He was just too normie and nt
 
all of them seems to be incel tier JFL
 
Lewis was the worst one and probably took advantage of me, I grew very distant when we entered high school.

He was just too normie and nt
yeah dont know why you thought it was a good idea to befriend a "sociopathic smug jester" sounds like a mogger. but i accidently befriended those types before.
 
Do you still talk with any of them? If not, when was the last time you talked to them?
 
yeah dont know why you thought it was a good idea to befriend a "sociopathic smug jester" sounds like a mogger. but i accidently befriended those types before.
I mean I was like 7
lewis probably dark triad maxxed and mogs now.
He had a gf and loads of nt friends I know that much, also I went over to his house (which mogged) and he had a normal, healthy family with 2 sisters
 
Do you still talk with any of them? If not, when was the last time you talked to them?
no, my autism destroyed me and I ruined it all

last I spoke to was sebastian in 2019, and I started asking him stuff related to elliot rodger, and I asked him if he hugged a girl before, and I ranted about being a virgin and shit.

he was fine with it but I just let myself drift away into darkness and isolation
 
Also there was Aaron, a pokemon and minecraft fan, tried to kill another kid with safety scissors one time and there was Anthony, a wannabe priest do-gooder, also joined us with our meme browsing sessions in school, spoke with a post english accent
 
no, my autism destroyed me and I ruined it all
I feel that my mental state has made me drift apart from my friends. I can't really relate to them anymore, nor am I interested in the same things they are. Wouldn't be surprised if I ended up friendless by next year.
 
I had a friend I was really close with , then he got a gf and wouldn't shut up about her so I distanced myself and now we don't talk anymore. They don't understand how hard it is for me
 
I feel that my mental state has made me drift apart from my friends. I can't really relate to them anymore, nor am I interested in the same things they are. Wouldn't be surprised if I ended up friendless by next year.
don't lose your friends like that nigga

before you know it you drifted away and years go by and you still think about them, but they move on and forget you exist while you are stuck in the past, trying to cling on to it
 
don't lose your friends like that nigga

before you know it you drifted away and years go by and you still think about them, but they move on and forget you exist while you are stuck in the past, trying to cling on to it
Thanks brocel, I'll try to maintain my current friendships the best I can.
 
Thanks brocel, I'll try to maintain my current friendships the best I can.
those friendships I had were organic too, not forced, which organic friendships are like unicorns to me at this point.

I blew it so hard and wish i valued friends much better and treated them very well.

The reason I left was because I wanted better, I wanted to be a chad and have girls, and live in some retarded idealistic moralistic way which I deluded myself into, and thought the world and everyone in it should burn for not following it, I also couldn't stand the mog and I had no idea why everyone mogged me, even my friends.

I don't mean mogged in looks per see, but rather being nt, and more clear minded about the world and how they had better families

I was 16 so a dumbass, but I then joined this hellhole at 17 and got arrested for being too edgy in 2021
 
Situational friendships, i never interacted with them outside of school. I still miss it tbh
 
not a single one of my friends was a girl btw
Same. Most of them in school ignored 90% of the males and i was one of them.
I didn't have friends outside of school since my family is small and i live in an area with few houses.
 
Same. Most of them in school ignored 90% of the males and i was one of them.
I didn't have friends outside of school since my family is small and i live in an area with few houses.

Data segment =>
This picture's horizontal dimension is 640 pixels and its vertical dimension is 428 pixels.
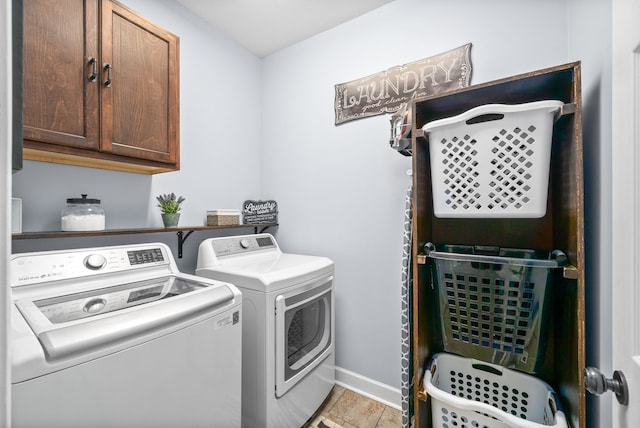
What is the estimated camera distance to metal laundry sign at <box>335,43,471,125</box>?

What you will do =>
[1] According to the forum thread, in what year did the writer last speak to sebastian?
[2] List every person named in the forum thread as one of the writer's old friends.

Task-by-task solutions =>
[1] 2019

[2] Lewis, sebastian, Aaron, Anthony